設問 ▸
1. World Matchaに関する本文について、次の問いに答えよ。
(a) 塚田英次郎氏が卒業した大学はどこか。
(b) Cuzen Matchaは何と何から成るか。
(c) World Matchaは、Matcha-pressoをストレート以外でどう飲むことを推奨しているか。
2. World Matchaに関する本文を、最後の文の後から書き継げ。

本文 ▸
◆ ◆ ◆
日本の抹茶とアメリカのミレニアル世代を繋ぐWorld Matcha

「僕はアメリカで抹茶の可能性を試したい。コーヒーの代わりとして次のエナジードリンクになる可能性が抹茶にはあるものの、現状ではまだカフェでしか飲まれていない状態だ」

そう話すのは、World Matchaの創業者でCEOを務める塚田英次郎氏。同社は抹茶の飲用機会を世界に広めることを目指し、現在、アメリカで挑戦している。

スタンフォード大学を卒業し、長年サントリーに勤めながら日本とカリフォルニアを行き来したという塚田氏は、心や身体の健康意識の高いアメリカの“ミレニアル世代”と日本が誇る“抹茶文化”は非常に相性が良いと確信し、彼らの「より健康的でよりサステイナブルな生き方をサポート」するべく、抹茶を誰でも簡単に自宅やオフィスなどで楽しめるようにするソリューションの「Cuzen Matcha」を開発している。

Cuzen Matchaはハードウェアの「Matcha Maker」と専用の碾茶(抹茶をひく前の茶葉)「Matcha Leaf」から成り、挽きたての“抹茶の濃い液体”である「Matcha-presso」が作られる。このMatcha-pressoはストレートで飲むことも可能だが、World Matchaではミルクにかけて抹茶ラテにしたり、炭酸水と割って味わうことも推奨している。
◆ ◆ ◆
提示資料 ▸
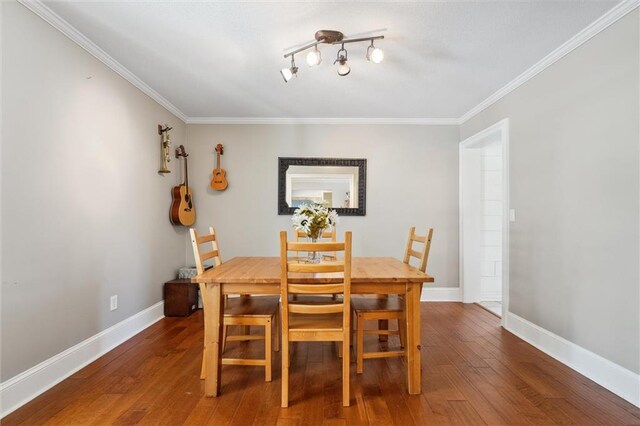 521 E 129th Ter, Kansas City, MO 64145 - photo 15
◆ ◆ ◆
解答一覧 ▸
1.
(a) スタンフォード大学
(b) ハードウェアの「Matcha Maker」と、専用の碾茶「Matcha Leaf」
(c) ミルクにかけて抹茶ラテにする飲み方と、炭酸水で割る飲み方

2.
World Matchaの設立は2019年1月。それ以前、塚田氏はサンフランシスコのミッション地区に店舗を構える抹茶のカフェ「Stonemill Matcha」を立ち上げ、1日に700杯くらいの抹茶のドリンクが飲まれるほどの「大ヒット」を経験した。

塚田氏いわく、抹茶はアメリカでも「飲み物としての市民権は得られている」。だが、まだカフェなど“外”で飲むものとして認識されており、「なかなか家やオフィスには来ていない」(塚田氏)

そもそも、「Stonemill Matchaは抹茶の飲用を家庭やオフィスに広げていくために、ある意味では、旗艦店として展開していた」と塚田氏は言う。「だが、残念ながら、(抹茶の)粉が凄く売れたかというと、そういうわけではない」(塚田氏)

抹茶の粉が売れないのは“使い勝手の悪さ”も1つの原因だった。そのため、碾茶を使った美味しい抹茶がマシンを使い簡単に楽しめるCuzen Matchaを開発するに至った。

World Matchaは1月6日、毎年ラスベガスで開催されている家電展示会のCESにて、Cuzen Matchaが「CES 2020 Innovation Awards Honoree (イノベーション賞)」を受賞したことを発表。この賞は、デザインや機能性が優れているプロダクトに与えられる。

Cuzen MatchaはCESの前夜祭「CES Unveiled Las Vegas 2020」にて初公開され、1月7日から10日のCES開催期間中、展示されている。そして同プロダクトのプレオーダーも本日、開始した。

プレオーダーではマシンと茶葉をセットで販売している。サブスクリプションでの販売を行うかは未定だが、塚田氏は「碾茶は茶農家とお茶屋さんの間で取引されているため、基本的に流通していない。従って、僕らがきちんとブランドを作れば、僕らから買い続けてもらえる素材に成り得る」と言う。そしてBtoCもしくはBtoB、どちらを主軸としていくかは今後決めていく方針だ。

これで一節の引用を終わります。